A pesquisadora lembrou que muitas atendentes não conhecem a lei e tentam convencer a vítima de estupro a não abortar.

"Teve um caso muito emblemático no Rio de Janeiro. Uma atendente respondeu: 'Direitos humanos para humanos direitos. Aqui a gente não faz esse tipo de coisa'. Em outros casos, as pessoas perguntavam se já estava com o boletim de ocorrência, se tinha autorização judicial para fazer o procedimento. Isso foi bastante comum", contou.

Julia acredita que o principal problema dos hospitais está no atendimento. Autores da pesquisa dizem que o Ministério da Saúde diz que dez unidades de saúde da capital do Rio de Janeiro informaram realizar a interrupção da gestação de acordo com a lei. Ao g1, entretanto, o Ministério não especificou a quantidade de unidades.

Segundo o Mapa do Aborto Legal, só três hospitais na cidade acolheram possíveis vítimas de estupro que buscavam agendar o aborto legal.

"A gente precisa ter uma divulgação melhor para a população de modo geral. Mas também que haja um melhor treinamento para as equipes. Quando a gente pensa na capacitação dos profissionais de saúde é obvio que essas pessoas também devem ser multiplicadoras da informação", argumentou Julia.
O que dizem as autoridades de saúde
Questionado pelo g1 por e-mail, o Ministério da Saúde não respondeu as perguntas feitas. Entretanto, um assessor da pasta disse, por telefone, que as informações sobre os hospitais que realizam o aborto legal só poderiam ser fornecidas pelas autoridades de saúde de estados e municípios.

A Secretaria Municipal de Saúde do Rio de Janeiro informou, em nota, que 'todas as maternidades realizam o acolhimento e atendimento às vítimas de violência sexual e/ou que demandam a realização do aborto previsto em lei'.

"Todos os casos são acompanhados por equipe multiprofissional de forma articulada entre as Subsecretarias de Atenção Primária (SUBPAV) - por meio da Gerência da Mulher e Grupo Articulador Regional (GAR) - e Atenção Hospitalar, Urgência e Emergência (Subhue)/SHPM. A identidade das pacientes é mantida em sigilo pelo sistema de saúde”.

“Além do acolhimento e atendimento, a notificação imediata da violência sexual deve ser realizada pelo(a) profissional de saúde que prestar o primeiro atendimento ao caso em até 24 horas, por e-mail ou telefone, ao Serviço de Vigilância em Saúde. A Ficha do SINAN (Sistema de Informação de Agravos de Notificação) deve ser preenchida e encaminhada ao Serviço de Vigilância em Saúde da respectiva Coordenadoria de Atenção Primária (CAP).

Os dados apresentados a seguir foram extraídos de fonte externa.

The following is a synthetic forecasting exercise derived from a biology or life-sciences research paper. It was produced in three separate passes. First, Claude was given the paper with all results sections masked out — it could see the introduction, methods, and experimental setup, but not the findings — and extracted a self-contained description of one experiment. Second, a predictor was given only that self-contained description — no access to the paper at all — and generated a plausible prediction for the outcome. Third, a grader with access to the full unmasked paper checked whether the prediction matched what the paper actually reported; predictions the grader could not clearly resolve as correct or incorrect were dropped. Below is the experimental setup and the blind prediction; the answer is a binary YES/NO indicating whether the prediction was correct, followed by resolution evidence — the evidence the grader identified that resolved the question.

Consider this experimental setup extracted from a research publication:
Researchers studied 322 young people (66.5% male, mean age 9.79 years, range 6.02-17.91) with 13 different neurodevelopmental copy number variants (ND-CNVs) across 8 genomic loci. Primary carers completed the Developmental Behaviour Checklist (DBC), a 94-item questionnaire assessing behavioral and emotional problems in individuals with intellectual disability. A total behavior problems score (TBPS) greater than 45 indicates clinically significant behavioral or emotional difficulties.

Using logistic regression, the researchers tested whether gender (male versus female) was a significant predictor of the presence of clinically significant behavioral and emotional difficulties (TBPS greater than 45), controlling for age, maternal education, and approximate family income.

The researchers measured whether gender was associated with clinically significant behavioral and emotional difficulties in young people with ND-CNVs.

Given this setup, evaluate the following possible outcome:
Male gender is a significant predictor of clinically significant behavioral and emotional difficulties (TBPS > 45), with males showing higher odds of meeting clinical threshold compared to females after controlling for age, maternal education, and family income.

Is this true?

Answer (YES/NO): NO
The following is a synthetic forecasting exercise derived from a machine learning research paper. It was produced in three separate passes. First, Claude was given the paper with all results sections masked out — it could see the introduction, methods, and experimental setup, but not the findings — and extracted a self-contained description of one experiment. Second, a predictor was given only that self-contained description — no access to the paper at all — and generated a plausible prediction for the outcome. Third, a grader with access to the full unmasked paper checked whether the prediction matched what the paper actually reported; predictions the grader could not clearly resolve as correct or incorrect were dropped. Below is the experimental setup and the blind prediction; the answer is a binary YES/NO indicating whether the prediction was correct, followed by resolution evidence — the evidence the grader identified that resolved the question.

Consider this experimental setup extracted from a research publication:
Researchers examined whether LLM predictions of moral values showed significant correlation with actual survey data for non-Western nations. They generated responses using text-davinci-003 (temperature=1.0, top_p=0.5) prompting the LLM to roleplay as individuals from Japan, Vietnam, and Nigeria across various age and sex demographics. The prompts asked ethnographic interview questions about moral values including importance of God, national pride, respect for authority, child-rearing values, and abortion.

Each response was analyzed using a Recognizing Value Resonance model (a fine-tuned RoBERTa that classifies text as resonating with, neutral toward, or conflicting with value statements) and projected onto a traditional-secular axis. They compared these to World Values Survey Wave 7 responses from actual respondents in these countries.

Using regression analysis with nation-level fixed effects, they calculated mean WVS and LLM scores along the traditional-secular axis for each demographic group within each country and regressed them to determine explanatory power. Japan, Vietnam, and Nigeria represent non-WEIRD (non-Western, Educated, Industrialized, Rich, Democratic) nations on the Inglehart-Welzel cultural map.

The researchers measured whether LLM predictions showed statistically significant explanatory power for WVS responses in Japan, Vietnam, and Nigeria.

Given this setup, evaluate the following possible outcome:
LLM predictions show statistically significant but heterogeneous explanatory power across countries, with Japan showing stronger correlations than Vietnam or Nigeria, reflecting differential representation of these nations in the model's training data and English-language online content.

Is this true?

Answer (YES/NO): NO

“Após o primeiro atendimento, o(a) profissional de saúde deve traçar condutas de acordo com a particularidade do caso e orientar sobre a rede de saúde e de proteção social. Deve ser garantida a continuidade do acompanhamento à vítima de violência sexual, com encaminhamento responsável ao serviço que fará o seguimento. Cada CAP conta com um GAR que, dentre suas competências, prevê a articulação entre os serviços que atendem casos de violência e a Atenção Primária à Saúde (APS) para o planejamento e avaliação de ações no enfrentamento às violências. O GAR pode ser acionado quando houver necessidade de esclarecimento quanto aos fluxos de atendimento nos respectivos territórios."

A Secretaria de Estado de Saúde do Rio de Janeiro informou que três unidades contam com atendimento especializado e humanizado às vítimas de violência sexual e estão aptas a realizar procedimentos previstos por lei e normativas do SUS relativas ao aborto legal.

"A Secretaria realiza rotineiramente a capacitação dos profissionais e a avaliação dos atendimentos nas unidades para garantir que o atendimento e o acolhimento das vítimas sejam realizados de acordo com os protocolos da pasta".